Selective DRAM Refresh. On some devices, such as the PandaBoard, DRAM consists of several physical modules or logical segments, where the refresh of each module/segment can be controlled individually. In this case, the PUF can be allocated in a different memory segment from the OS and user-space programs. When querying the PUF, only the refresh of the segment holding the PUF is deactivated, while the other segments remain functional.

On other devices, e.g., the Intel Galileo, the refresh rate can only be controlled at the granularity of the entire DRAMFootnote 3. Refresh at segment granularity is not possible. However, memory rows can be refreshed implicitly once they are accessed due to a read or a write operation. When a word line is selected because of a memory access, the sense amplifier drives the bit-lines to either the full supply voltage \(V_{DD}\) or back down to 0 V, depending on the value that was in the cell. In this way, the capacitor charge is restored to the value it had before the charges leaked. Using the above principle, even if refresh of the whole memory is disabled, selective memory rows can be refreshed by issuing a read to a word within each of the selected memory rows. This functionality can be implemented in a kernel module by reading a word within each memory row to be refreshed (Sect. 3).

**Information supplied**
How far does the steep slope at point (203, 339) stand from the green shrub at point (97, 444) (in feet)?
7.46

**Stated goal A**
According to the DRAM refresh passage, why can a memory row be refreshed by reading a word in it even when refresh of the whole memory is disabled? Answer in one to three sentences.
**Stated goal B**
Translate this sentence from the DRAM refresh passage into Spanish: "In this way, the capacitor charge is restored to the value it had before the charges leaked."
**Stated goal C**
Write the text that comes next in the passage on selective DRAM refresh, following on from its final sentence.
These tasks can be completed without the data.

**Right answer A**
When a memory access selects a word line, the sense amplifier drives the bit-lines to either the full supply voltage or 0 V, depending on the stored value. This restores the capacitor charge to the value it had before the charge leaked, so reading a word within a row refreshes that row.

**Right answer B**
De este modo, la carga del condensador se restablece al valor que tenía antes de que se fugaran las cargas.

**Right answer C**
Ballooning System Memory. To query a chosen logical PUF, the DRAM portion given by addr and size is overwritten by the respective initialization value (initval) and refresh is deactivated. To prohibit applications from accessing the PUF and thus implicitly refreshing them, we use memory ballooning concepts developed for virtual machines [47]. Memory ballooning is a mechanism for reserving a portion of the memory so as to prevent the memory region from being used by the kernel or any application. This approach allows to specify the physical address (addr) and size (size) of the memory region that will be reserved, i.e., the PUF. Once PUF memory is “ballooned”, DRAM refresh can be disabled and selective refresh enabled for the non-PUF memory region. After PUF access is finished, the balloon can be deflated and the memory restored to normal use.

2.3 Security Assumptions

DRAM PUFs differ from classic memory-based PUFs, as they can be evaluated during run-time. An attacker, who wants to evaluate the PUF has less capabilities in doing so due to the fact that disabling and enabling DRAM refresh includes writing to hardware registers, a task which can only be performed by the kernel. An attacker thus requires root privileges. Furthermore, accessing the memory dedicated to the PUF is restricted to the kernel as well. Thus, a crucial security assumption is that firmware and operating system are trusted and an attacker never gains root privileges.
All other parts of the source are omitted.